Glossary:

Lead Management & Qualification

Master the essential revenue and financial metrics that drive B2B SaaS success. From ARR and MRR to retention metrics and customer economics, these terms are critical for understanding pipeline health, forecasting growth, and making data-driven decisions.

Lead Scoring

Short Definition

A data-driven method that gives numerical scores to leads based on fit (demographics) and behavior (actions) to rank and prioritize sales-ready opportunities.

Definition

Lead scoring adds up points from two areas: fit scoring uses facts like job title, company size, and industry; behavior scoring tracks actions like website visits, email opens, or demo requests. Marketing calls leads MQLs at middle scores, while sales chases SQLs at high scores. This creates better handoffs and more deals closing.

Teams use tools like HubSpot or Marketo to run scores automatically. Points drop over time if leads go quiet. Updates from won deals keep the system accurate.

Why Lead Scoring Matters

  • Sales reps save time by calling leads 3x more likely to buy.
  • Clear score rules stop fights between marketing and sales.
  • Scored leads bring in 2-3x more money than random ones.
  • Low scores go to cheap email nurture.
  • Data shows which traits make winners to improve targeting.

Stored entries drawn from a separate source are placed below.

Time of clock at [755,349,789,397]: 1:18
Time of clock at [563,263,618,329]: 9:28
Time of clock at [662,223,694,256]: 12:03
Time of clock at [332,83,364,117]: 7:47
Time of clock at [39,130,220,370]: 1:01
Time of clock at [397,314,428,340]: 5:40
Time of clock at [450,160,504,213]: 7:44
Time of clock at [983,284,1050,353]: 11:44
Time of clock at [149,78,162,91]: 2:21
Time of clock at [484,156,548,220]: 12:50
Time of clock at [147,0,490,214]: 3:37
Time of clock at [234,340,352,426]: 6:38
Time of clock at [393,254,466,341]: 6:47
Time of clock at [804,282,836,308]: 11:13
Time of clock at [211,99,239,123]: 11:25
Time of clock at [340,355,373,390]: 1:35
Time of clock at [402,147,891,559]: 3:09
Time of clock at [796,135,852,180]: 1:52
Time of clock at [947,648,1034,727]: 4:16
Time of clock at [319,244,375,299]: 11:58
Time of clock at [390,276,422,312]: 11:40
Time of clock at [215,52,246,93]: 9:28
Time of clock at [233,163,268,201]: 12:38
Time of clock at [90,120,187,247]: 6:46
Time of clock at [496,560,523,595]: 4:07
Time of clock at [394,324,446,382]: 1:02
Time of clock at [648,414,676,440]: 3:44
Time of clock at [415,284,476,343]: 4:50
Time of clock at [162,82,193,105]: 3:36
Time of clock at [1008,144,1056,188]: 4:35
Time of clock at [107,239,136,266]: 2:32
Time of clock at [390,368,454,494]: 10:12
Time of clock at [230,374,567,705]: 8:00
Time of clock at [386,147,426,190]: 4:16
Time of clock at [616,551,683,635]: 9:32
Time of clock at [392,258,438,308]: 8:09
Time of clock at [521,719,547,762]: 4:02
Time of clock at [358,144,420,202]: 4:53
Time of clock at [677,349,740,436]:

How to Create a Simple Lead Scoring Model

Follow these steps for a basic model:

  1. List Fit Points
    Check best customers. Give +30 for VP titles, +25 for big companies (500+ staff), +20 for right industry.

  2. Score Behaviors
    Demo requests get +50, webinars +30, three page views +15. Take away points for unsubscribes (-20).

  3. Pick Cutoffs
    MQL at 50-75 points; SQL at 80+. Use past data where 20%+ of MQLs turn into real chances.

  4. Add Up Scores
    Lead Score =
    Fit Points + Behavior Points - Decay
    Example:
    Sales Director (+30) at $50M company (+25) who asked for demo (+50) = 105 (SQL ready).

  5. Check Every 3 Months
    High scores should close 15%+. Change points based on new wins.

Example Scoring Model

Criterion Max Points Example
Job Title (Fit) +30 VP Sales: +30; Manager: +10
Company Revenue (Fit) +25 $50M+: +25; <$10M: -5
Demo Request (Behavior) +50 +50
Email Reply (Behavior) +25 +25
Total Score 130 max SQL ready

Lead Scoring Thresholds

Score Range Lead Status Next Action
0-49 Unqualified Automated nurture
50-79 MQL Sales review
80+ SQL Direct outreach

Key Metrics

  • MQL-to-SQL rate: Target 25-40%.
  • Close rate by score: Top scores close 15%+.
  • Coverage: Score 90%+ of leads.
  • Decay: Drop inactive 20% monthly.
  • Pipeline fill: Scored leads make 70%+ quota.

Common Mistakes

  • No negative points lets bad leads through.
  • Using too many rules (~20+) confuses everyone.
  • Fixed cutoffs miss busy seasons.
  • Marketing deciding alone causes misalignment with sales.
  • Not testing against real closed deals keeps you from validating the model.

The Fix: Use 8-12 rules max, meet sales weekly, test cutoffs monthly.

Frequently Asked Questions

How is fit scoring different from behavior scoring?

Fit looks at unchanging facts like title; behavior watches changing actions like clicks. Use both for best results.

What tools are good for lead scoring?

HubSpot, Marketo, Pardot are popular options for marketing teams; sales teams tend to prefer Salesforce. Spreadsheets often work for small teams.

Should scores decay over time?

Yes, drop 5-10 points weekly with no action to focus on hot leads.

What's a good MQL-to-SQL conversion rate?

20-35% shows good scoring; under 10% means rebuild.